Acknowledging and Removing Bias

Marie Dillon Dahleh
Senior Professor of Practice,
Mathematics Department
Associate Dean,
Strategic Initiatives in the
School of Science and Engineering

Data is everywhere and is used to make decisions from who to hire to where to eat. We often hear the phrase data driven decision making. It makes data and the algorithms which use data sound so objective. The reality is they mirror the world in which they are created. This cohort will look critically at how data is collected, how it is visualized and the algorithms which use it. The exploration will include discussions based in texts and documentaries which explore how current practices contain bias. The group will explore what does it mean to be fair (in other words unbiased). Looking at definitions and techniques for being fair provided by mathematics will give the cohort one way to think about how to reduce bias.
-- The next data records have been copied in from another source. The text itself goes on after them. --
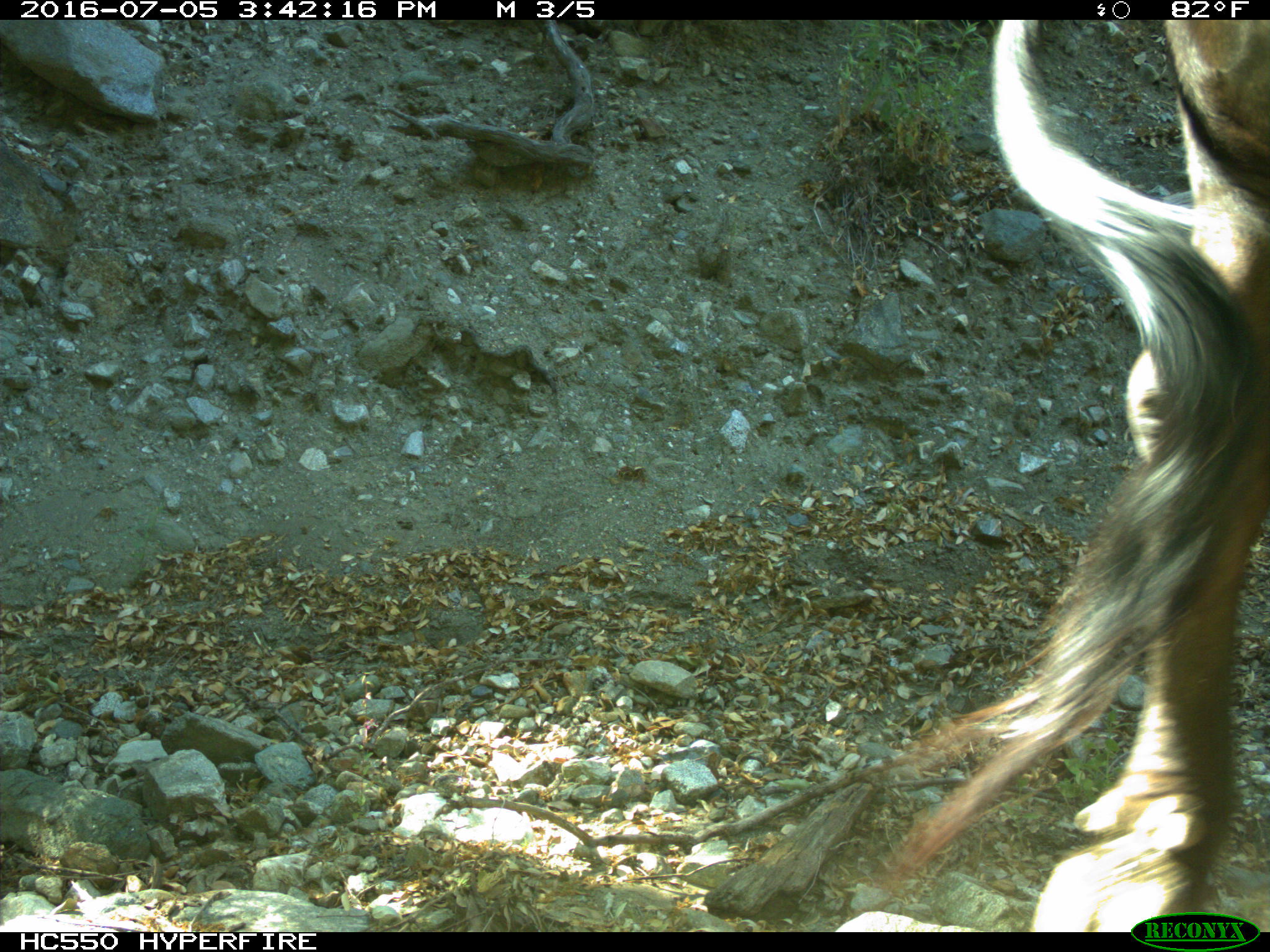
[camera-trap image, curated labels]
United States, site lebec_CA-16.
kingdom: Animalia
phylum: Chordata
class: Mammalia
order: Artiodactyla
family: Bovidae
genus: Bos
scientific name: Bos taurus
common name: domestic cow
Once we have a shared understanding of fairness we will examine the effect of how we visualize data on the story we want to tell by looking at data visualizations from the turn of the last century to today. These will include among other things how artists use data to create their work. Lastly we will start to think about the missing data. What we are not collecting and why. The goal of this cohort is to examine both the power, promise and limitations of data on our everyday lives.

Arthur Mora

Zip Code > Genetic Code

Arthur Mora
Clinical Professor,
Department of Health Policy and Management,
School of Public Health and Tropical Medicine

What does it mean to be healthy? Why do some groups of people have higher rates of certain diseases, and more deaths and suffering from them, compared to others? How can we address these disparities if we don’t address the structural inequities that cause them? And how do we do this using the American policymaking process? This cohort will explore these and related questions through an interdisciplinary study of health, inequity, and policy. We'll host discussions and guests, and even explore New Orleans, to think critically about health, the social determinants of health, and how we eliminate disparities in communities like ours across the country.